Alternative energy sources

Does government policy or legislation encourage power generation based on alternative energy sources such as renewable energies or combined heat and power?

Government policy and legislation in Kenya encourages the use of renewable sources of energy to generate power.

From a policy point of view, the Energy Policy highlights the role of the government in promoting the use of renewable sources of energy such as designing incentive packages to promote private sector investments in renewable energy and other off-grid generation and government support in research and development in emerging technologies like wind energy generation. The FIT Policy also provides the framework for renewable sources of energy that may be used in the generation of electricity. The FIT Policy requires power producers to sell renewable energy generated electricity to KPLC, which is the single offtaker currently operating in the Kenyan market and provides qualifying tariffs for a set period of time.

The primary legislation for the energy sector, the Energy Act, provides for the development of renewable sources of energy including biomass, biodiesel, bioethanol, charcoal, fuel wood, solar, wind, tidal waves, hydropower, biogas and municipal waste.

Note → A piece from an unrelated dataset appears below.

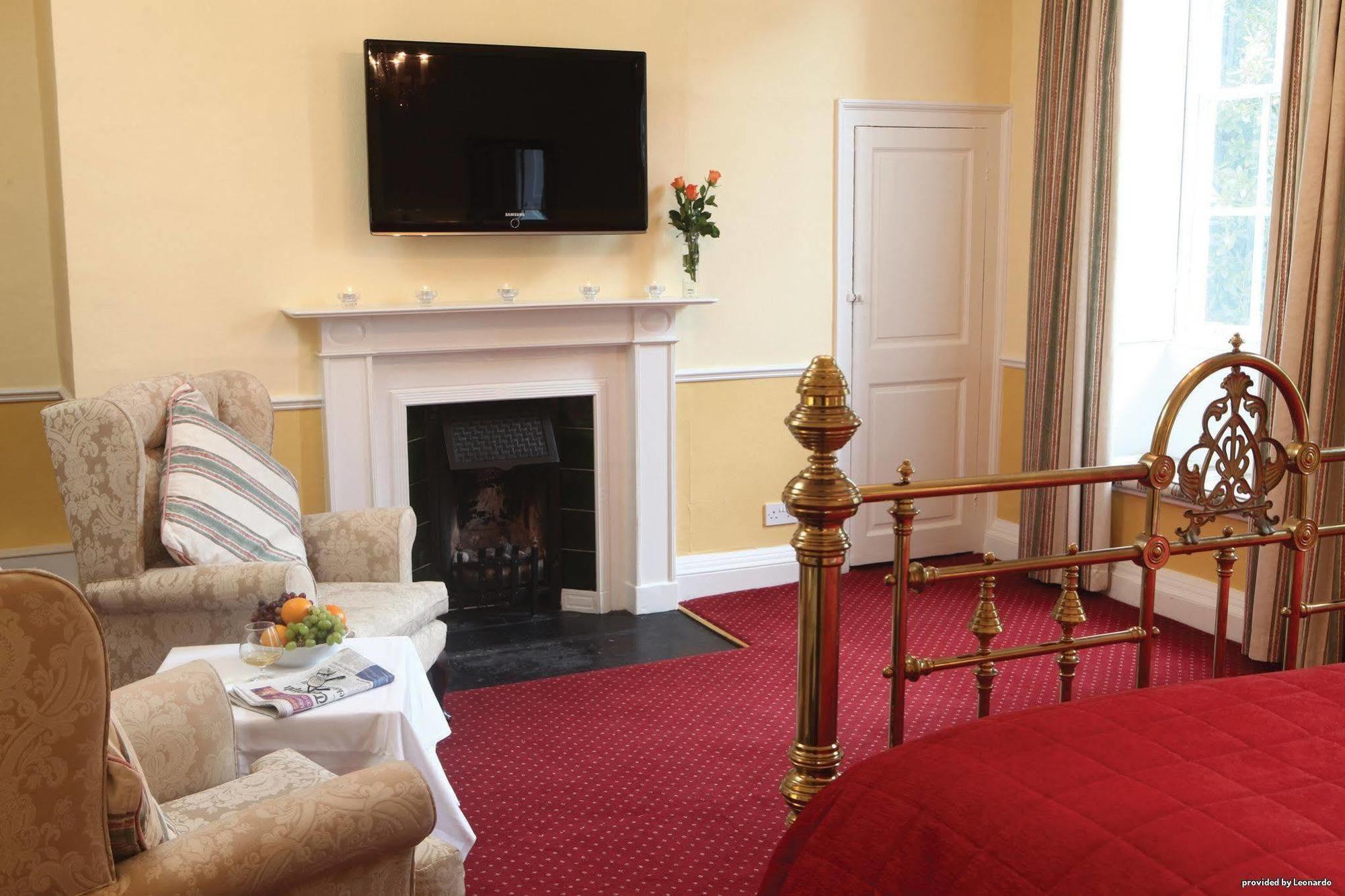 Best Western Henbury Lodge Hotel Бристоль Экстерьер фото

In addition, there are several other regulations enacted to promote the use of renewable energy sources, such as the Energy (Solar Water Heating) Regulations, 2012, which require all existing premises with hot water requirements of a capacity exceeding 100 litres per day to install and use a solar heating system.

Climate change

What impact will government policy on climate change have on the types of resources that are used to meet electricity demand and on the cost and amount of power that is consumed?

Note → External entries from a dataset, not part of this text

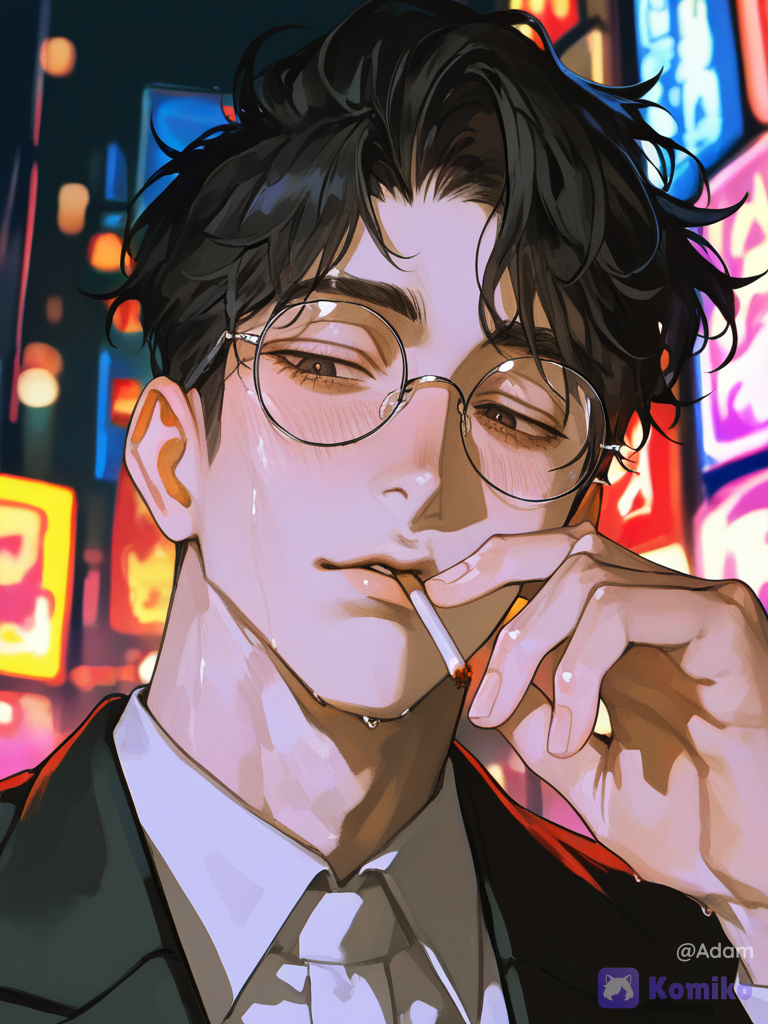 Mafia Look 🤓🚬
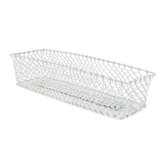 Standard Aluminum Flower Basket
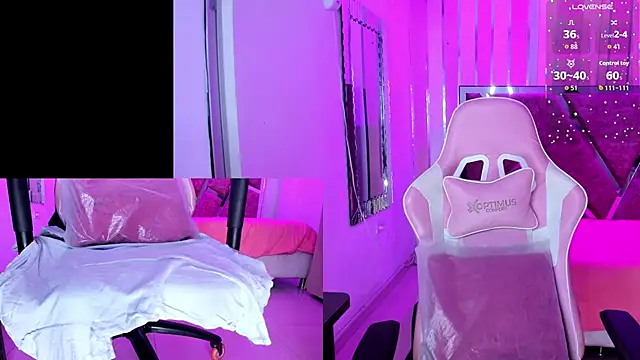 NatyKiss  online show from November 5, 9:18 pm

Kenya has in place a number of policies and laws aimed at addressing the challenges brought about from climate change. In particular, Kenya recently enacted the Climate Change Act, 2016, which aims at improvement of efficiency and reduction of emissions through the uptake of technologies that support low carbon, and climate-resilient development. This is in addition to the National Climate Change Response Strategy, the National Climate Change Action Plan (NCCAP) and the Paris Agreement to which Kenya is a signatory.

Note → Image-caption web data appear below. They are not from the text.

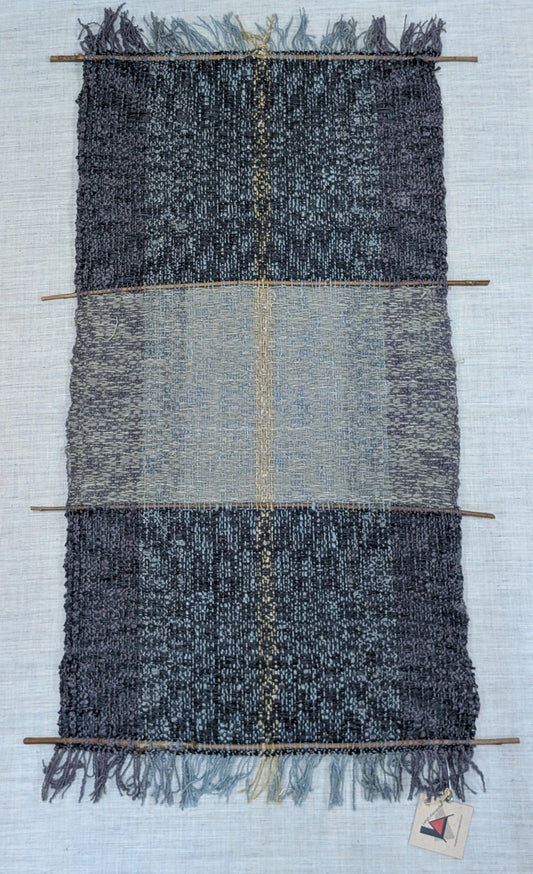 * Linen Paper Hanging 29" x 18"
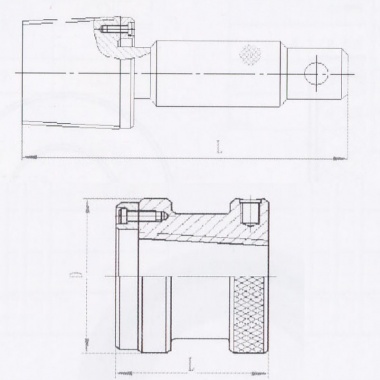 石油钻具接头螺纹环规(NC/REG/FH)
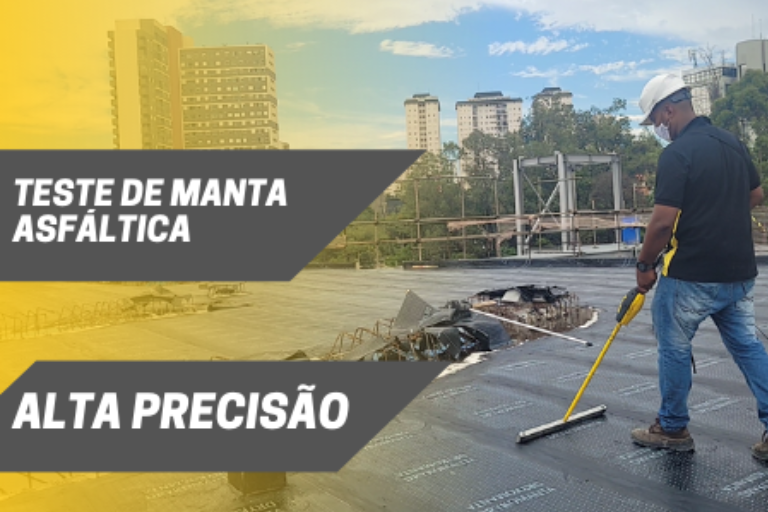 Serviços especializados em teste de estanqueidade para construção civil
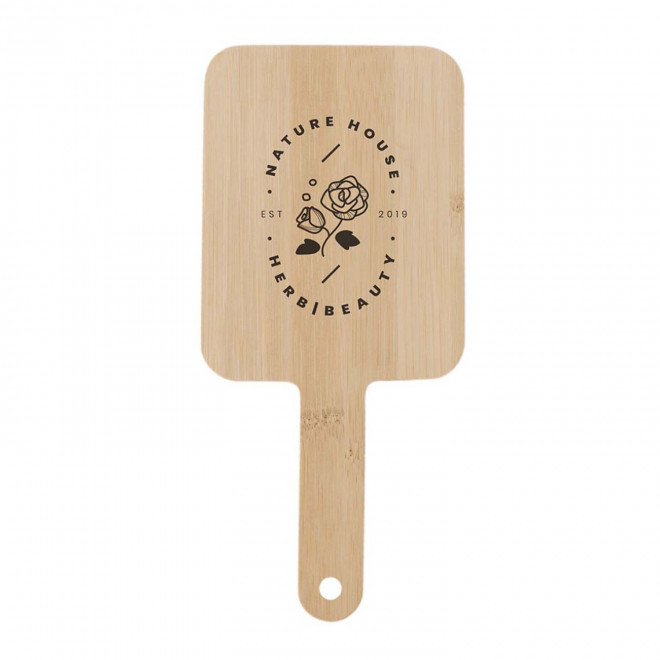 GRAND MIROIR PERSONNALISABLE TYPE COIFFEUR 'BRUSHING'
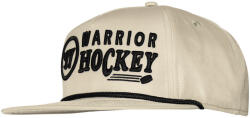 Warrior Covert Sport Rope Hockey Snap Black Tan Férfibaseballsapka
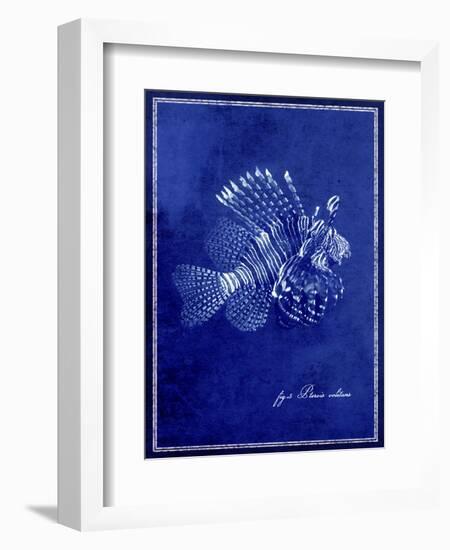 Marine Collection D-GI ArtLab-Framed Giclee Print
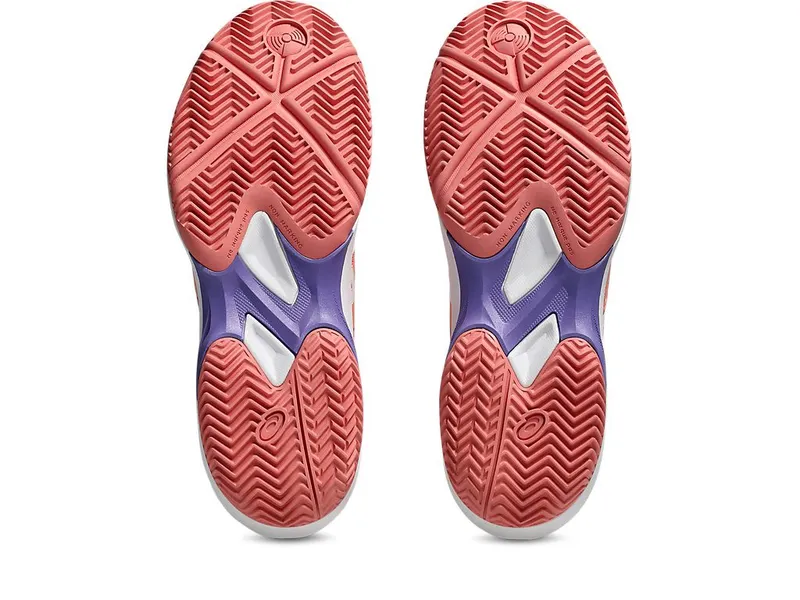 ASICS GAME FF PADEL “Guava / White” (1042A286-700)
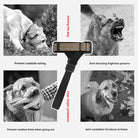 Reflecterende Tactische Muilkorf - Duke & Scoop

Under the NCCAP, Kenya has pledged to cut its carbon emissions to 30 per cent below ‘business-as-usual levels’ by 2030, by expanding solar, wind and geothermal power, and bringing forest cover to up to 10 per cent of the country while reducing reliance on wood fuel. This has seen Kenya focus on diversifying her energy sources from thermal power to geothermal power. The use of geothermal power has steadily grown from 20 per cent of the total electrical energy produced in June 2013 to 40 per cent as at December 2016.


Does the regulatory framework support electricity storage including research and development of storage solutions?

Not applicable.

Government policy

Does government policy encourage or discourage development of new nuclear power plants? How?

Kenya is exploring the possibility of setting up nuclear power plants. In this regard, the Kenya Nuclear Electricity Board (KNEB) was established to help promote the development of nuclear electricity generation in Kenya.

KNEB works under the guidance of the International Atomic Energy Agency (IAEA), which is the international body that promotes unified cooperation in nuclear energy for countries across the world. Its main aim is to promote safe and secure use of nuclear technologies in various countries. KNEB, with the assistance of the IAEA, has developed a Draft National Nuclear Regulatory Bill, 2017 (the Draft Nuclear Bill) and a draft Nuclear Policy. Concurrently, the Energy Bill, 2017, which has been published and will soon be before Parliament for debate, provides for the establishment of the Energy and Petroleum Institute, which will promote the development and generation of nuclear energy in Kenya.

KNEB has already conducted pre-feasibility studies in Kenya for the proposed development of a nuclear power plant.